The prevalence of capture devices (e.g., mobile phones, egocentric devices, drones, vehicles, etc.) and the advent of media-sharing services have drastically increased the sheer amount of image and video collections. Here arise the strong needs for effective recognition, mining, forecasting, search, etc. We have been devoted to machine intelligence over large-scale multimodal data streams (e.g., images, videos, text, etc.).
Recently, we focus on numerous Deep Convolutional Neural Network methods for large-scale image/video recognition, retrieval, and mining projects, sponsored by leading industry partners (Microsoft Research, IBM Watson, NVIDIA, MediaTek, HTC, etc.).
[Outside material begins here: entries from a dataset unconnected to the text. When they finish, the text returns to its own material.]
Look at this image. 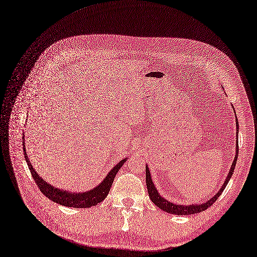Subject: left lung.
I'll use <instances>...</instances> for the list:
<instances>
[{
  "mask_svg": "<svg viewBox=\"0 0 257 257\" xmlns=\"http://www.w3.org/2000/svg\"><path fill=\"white\" fill-rule=\"evenodd\" d=\"M236 131H237V137H238V121L236 118ZM235 157H234V161L231 165V168L229 170V172L227 174V177L224 180L223 185L221 186V188L219 189V191L212 196L209 200H207L204 203H198V204H191V205H182V204H174L172 202H170L169 200H167L166 198H164L163 196H161V194L158 192L155 183L152 180V176H151V172L148 168V166L146 167V180H147V187H148V191H149V195L151 200L161 209H163L166 212H169L171 214H176V215H189V214H194V213H198L201 211H204L205 209H207L208 207H210L215 201L216 199L221 195V193L223 192L225 186L227 185L230 177L233 174L234 168L236 165V161H237V157H238V140H236V151H235Z\"/></svg>",
  "mask_w": 257,
  "mask_h": 257,
  "instance_id": "obj_1",
  "label": "left lung"
}]
</instances>
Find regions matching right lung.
<instances>
[{
    "instance_id": "add662e5",
    "label": "right lung",
    "mask_w": 257,
    "mask_h": 257,
    "mask_svg": "<svg viewBox=\"0 0 257 257\" xmlns=\"http://www.w3.org/2000/svg\"><path fill=\"white\" fill-rule=\"evenodd\" d=\"M23 147H24V156L26 159V162L28 164V167L32 173V176L37 183L38 187L42 191V193L48 197L49 199L62 204L64 206L69 207H76V208H87L93 205H96L97 203L101 202L106 195L108 194V191L110 189V186L113 182V178L119 169L123 166V164L126 162V158L120 161L116 166L113 167V169L108 172V174L103 178V180L94 188H91L88 191L85 192H70L69 190H63L56 188L55 186L51 185L47 181H45L37 172L34 170L33 166L31 165V162L26 154L25 149V139L23 138Z\"/></svg>"
}]
</instances>
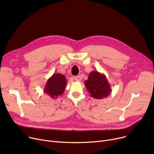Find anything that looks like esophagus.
I'll return each mask as SVG.
<instances>
[{"label": "esophagus", "mask_w": 154, "mask_h": 154, "mask_svg": "<svg viewBox=\"0 0 154 154\" xmlns=\"http://www.w3.org/2000/svg\"><path fill=\"white\" fill-rule=\"evenodd\" d=\"M74 79L76 80V81H79V80H81V77H80V76H79V75L74 77Z\"/></svg>", "instance_id": "34e87169"}]
</instances>
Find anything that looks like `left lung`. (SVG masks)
<instances>
[{"label":"left lung","mask_w":154,"mask_h":154,"mask_svg":"<svg viewBox=\"0 0 154 154\" xmlns=\"http://www.w3.org/2000/svg\"><path fill=\"white\" fill-rule=\"evenodd\" d=\"M85 85L91 96L94 99L106 98L110 94V85L106 75L97 71H92L85 82Z\"/></svg>","instance_id":"left-lung-1"}]
</instances>
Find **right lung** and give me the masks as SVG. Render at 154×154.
Returning <instances> with one entry per match:
<instances>
[{"label":"right lung","instance_id":"obj_1","mask_svg":"<svg viewBox=\"0 0 154 154\" xmlns=\"http://www.w3.org/2000/svg\"><path fill=\"white\" fill-rule=\"evenodd\" d=\"M67 81L65 75L60 74H54L48 79L44 91L51 98L57 99L58 96L63 93Z\"/></svg>","mask_w":154,"mask_h":154}]
</instances>
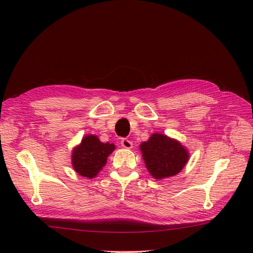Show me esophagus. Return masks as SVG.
Here are the masks:
<instances>
[{
    "mask_svg": "<svg viewBox=\"0 0 253 253\" xmlns=\"http://www.w3.org/2000/svg\"><path fill=\"white\" fill-rule=\"evenodd\" d=\"M121 144L123 148L125 149H131L132 148V142L130 140H128V139H123L121 141Z\"/></svg>",
    "mask_w": 253,
    "mask_h": 253,
    "instance_id": "esophagus-1",
    "label": "esophagus"
}]
</instances>
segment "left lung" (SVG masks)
<instances>
[{
  "label": "left lung",
  "instance_id": "1",
  "mask_svg": "<svg viewBox=\"0 0 253 253\" xmlns=\"http://www.w3.org/2000/svg\"><path fill=\"white\" fill-rule=\"evenodd\" d=\"M140 150L146 168L155 179L177 175L189 159V153L180 142L162 133H153L140 144Z\"/></svg>",
  "mask_w": 253,
  "mask_h": 253
}]
</instances>
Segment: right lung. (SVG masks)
<instances>
[{
  "mask_svg": "<svg viewBox=\"0 0 253 253\" xmlns=\"http://www.w3.org/2000/svg\"><path fill=\"white\" fill-rule=\"evenodd\" d=\"M114 150L113 143L101 142L94 135L85 136L82 143L73 150V168L80 176L93 178L106 164L107 157Z\"/></svg>",
  "mask_w": 253,
  "mask_h": 253,
  "instance_id": "obj_1",
  "label": "right lung"
}]
</instances>
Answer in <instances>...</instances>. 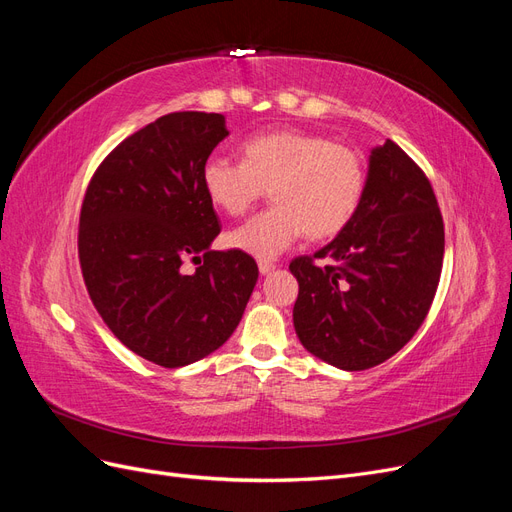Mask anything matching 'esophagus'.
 I'll return each instance as SVG.
<instances>
[{
  "mask_svg": "<svg viewBox=\"0 0 512 512\" xmlns=\"http://www.w3.org/2000/svg\"><path fill=\"white\" fill-rule=\"evenodd\" d=\"M258 271L260 275H269L271 271H275V265L271 260H258Z\"/></svg>",
  "mask_w": 512,
  "mask_h": 512,
  "instance_id": "34e87169",
  "label": "esophagus"
}]
</instances>
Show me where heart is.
Returning <instances> with one entry per match:
<instances>
[{
	"label": "heart",
	"mask_w": 512,
	"mask_h": 512,
	"mask_svg": "<svg viewBox=\"0 0 512 512\" xmlns=\"http://www.w3.org/2000/svg\"><path fill=\"white\" fill-rule=\"evenodd\" d=\"M203 188L228 215L250 209L267 188L271 207L232 228L226 241L235 250L271 260L297 243L335 237L359 209L365 164L354 149L305 130H273L247 138L241 164L209 158Z\"/></svg>",
	"instance_id": "obj_1"
}]
</instances>
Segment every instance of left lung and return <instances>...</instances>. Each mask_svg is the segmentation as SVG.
<instances>
[{
	"label": "left lung",
	"instance_id": "8db88e82",
	"mask_svg": "<svg viewBox=\"0 0 512 512\" xmlns=\"http://www.w3.org/2000/svg\"><path fill=\"white\" fill-rule=\"evenodd\" d=\"M442 256L444 224L429 179L393 141L374 147L350 224L314 256L290 262L303 348L346 371L391 359L429 312Z\"/></svg>",
	"mask_w": 512,
	"mask_h": 512
}]
</instances>
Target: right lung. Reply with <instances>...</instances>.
<instances>
[{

Especially, we aim for effective CNN methods for image/video applications such as image search, video event detection, face recognition, facial/clothing attributes, super-resolution, etc.
Though having observed very exciting applications requiring intensive researches in machine intelligence, we further identify certain core challenges and respond to them respectively:
- Semantic gap – bridging the low-level visual features to satisfy semantic needs by proposing semantic ontology and learning semantic representations in an automatic manner;
- User gap – helping users issue proper queries to satisfy their intentions in different application scenarios and mobile devices (e.g., by sketch, attribute, snapshot, speech, and touch-based);
- Volume gap – learning ultra-large-scale photos and videos by distributed learning and efficient high-dimensional indexing (e.g., hash-based methods) for real-time query response over big photo/video data; balancing the technical strengths between the mobiles and cloud servers.
- Privacy – conducting privacy-preserving mining for large-scale photos and videos and addressing the privacy concerns as sharing sensitive photos and videos (e.g., family albums) in the public clouds.
- Industry needs – besides thorough algorithms for academic researches, we also investigate practical methods for meeting possible needs in industrial developments (e.g., technology transfer).